» LISTA DE EXERCÍCIOS:
1: Na entrevista com Carlinhos Almeida, onde ele voltou a trabalhar depois de deixar a prefeitura de São José dos Campos?
2: Escreva a continuação da entrevista com Carlinhos Almeida a partir da última frase apresentada.

» TEXTO:
'''

Carlinhos: o desmonte

Carlinhos no Paço

Quando deixou o cargo de prefeito de São José dos Campos, no início de janeiro, após uma derrota acachapante nas urnas, Carlinhos Almeida (PT) mudou seu facebook. No lugar de prefeito, postou a frase: Eu sou o Carlinhos Almeida, "eu sou apenas um rapaz latino-americano". Deste então, ele tem evitado falar de política. Voltou a ser funcionário da Caixa Econômica Federal, deixou crescer a barba e pouco, ou quase nada, comenta sobre o governo de seu sucessor, Felício Ramuth (PSDB).

Esta é a primeira entrevista mais longa de Carlinhos.

Ela será publicada em três partes, para ser fiel ao pensamento do entrevistado. Nesta primeira parte, Carlinhos fala, pela primeira vez, sobre a gestão de Felício, critica a descontinuidade de alguns programas de seu governo, como o Escola Interativa, e analisa erros e acertos de seu governo. A segunda parte da entrevista vai tratar das "pedras no sapato" de Carlinhos --a perda de seus direitos políticos, determinada pela Justiça, e a citação de seu nome no caso Lava Jato. Na terceira, os projetos pessoais de Carlinhos, sem mandato pela primeira vez em quase 30 anos.

Boa leitura.



Carlinhos, boa tarde, obrigado pela entrevista. Vamos começar a falar de política: que balanço vocês faz dos quatro primeiros meses de mandato de seu sucessor, Felício Ramuth (PSDB)?

Quando deixei o cargo, disse, e os jornais registraram, que não seria um ex-prefeito de oposição, que ficaria dando palpite no governo de quem me sucedeu. Por isso, vou falar apenas de um ponto. 

Sempre trabalhei com a idéia de que você pode ter um programa, como eu tinha um programa, que em muitos pontos se diferenciava dos tucanos, mas você precisa ter uma continuidade administrativa. Porque? Porque a vida das pessoas não acontece de quatro em quatro anos. A vida das pessoas continua. A criança entrou na escola quando eu era prefeito, vai passar pelo Felício e às vezes até por um próximo prefeito.

'''

» ITENS FORNECIDOS:
'''

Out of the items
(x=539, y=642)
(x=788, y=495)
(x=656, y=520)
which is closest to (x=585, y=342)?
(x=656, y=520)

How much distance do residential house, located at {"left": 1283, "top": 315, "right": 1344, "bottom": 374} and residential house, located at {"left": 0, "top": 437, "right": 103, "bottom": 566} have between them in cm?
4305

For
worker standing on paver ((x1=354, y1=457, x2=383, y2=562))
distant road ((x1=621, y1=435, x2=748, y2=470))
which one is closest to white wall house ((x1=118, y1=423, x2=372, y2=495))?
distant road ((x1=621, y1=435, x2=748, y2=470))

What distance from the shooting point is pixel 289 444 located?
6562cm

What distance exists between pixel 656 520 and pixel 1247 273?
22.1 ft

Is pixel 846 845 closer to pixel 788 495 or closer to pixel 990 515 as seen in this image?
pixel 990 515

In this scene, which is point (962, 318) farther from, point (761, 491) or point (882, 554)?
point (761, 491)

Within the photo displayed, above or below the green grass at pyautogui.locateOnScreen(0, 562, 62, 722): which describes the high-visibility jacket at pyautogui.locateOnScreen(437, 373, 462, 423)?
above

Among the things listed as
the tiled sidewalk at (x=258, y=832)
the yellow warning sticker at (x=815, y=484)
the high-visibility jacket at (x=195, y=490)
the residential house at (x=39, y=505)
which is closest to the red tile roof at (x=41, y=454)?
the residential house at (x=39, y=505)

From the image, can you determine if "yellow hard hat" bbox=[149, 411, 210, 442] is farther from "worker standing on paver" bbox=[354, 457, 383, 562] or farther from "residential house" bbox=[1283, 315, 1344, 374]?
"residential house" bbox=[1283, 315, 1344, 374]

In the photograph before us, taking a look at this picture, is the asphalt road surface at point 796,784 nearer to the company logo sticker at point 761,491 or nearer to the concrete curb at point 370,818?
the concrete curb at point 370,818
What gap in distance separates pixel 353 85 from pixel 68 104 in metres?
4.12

'''

» RESPOSTAS POR TAREFA:
1: Na Caixa Econômica Federal.

2:
Então, a única coisa que eu falaria sobre a atual gestão é que eu tenho uma visão diferente sobre a continuidade administrativa. Eu acho que não é um bom caminho o caminho de você interromper projetos, de paralisar obras, de tentar desconstruir marcas anteriores. Acho que a população perde com isso.

Você agiu diferente?

Você é testemunha –até o Marcos Meirelles fez um comentário (em artigo no jornal "O Vale", republicado pelo blog)-- sobre a forma como eu atuei no Vicentina Aranha e no Parque Tecnológico. Estou dando dois exemplos, de coisas fortes, que foram iniciadas pelo meu antecessor e que eu, em nenhum momento, eu cogitei enfraquecer. Aliás, neste dois casos eu mantive inclusive os gestores, a Ângela (Tornelli) do Vicentina Aranha e o (Marco Antonio) Raupp do Parque Tecnológico.

Agora,  em relação ao atual prefeito, eu apenas torço para que ele faça o melhor pela cidade. Acho que a cidade merece e precisa, principalmente em razão do momento em que estamos vivendo –e eu acho que não existe muita diferença entre o momento que eu passei e o momento atual, de crise política, de situação econômica do país, situação difícil das administrações--, mas também em relação ao momento da vida e da história de São José.

Diversos projetos e obras deixadas pelo seu governo foram colocados em xeque pela atual administração. O fim de algum deles foi mais duro para você?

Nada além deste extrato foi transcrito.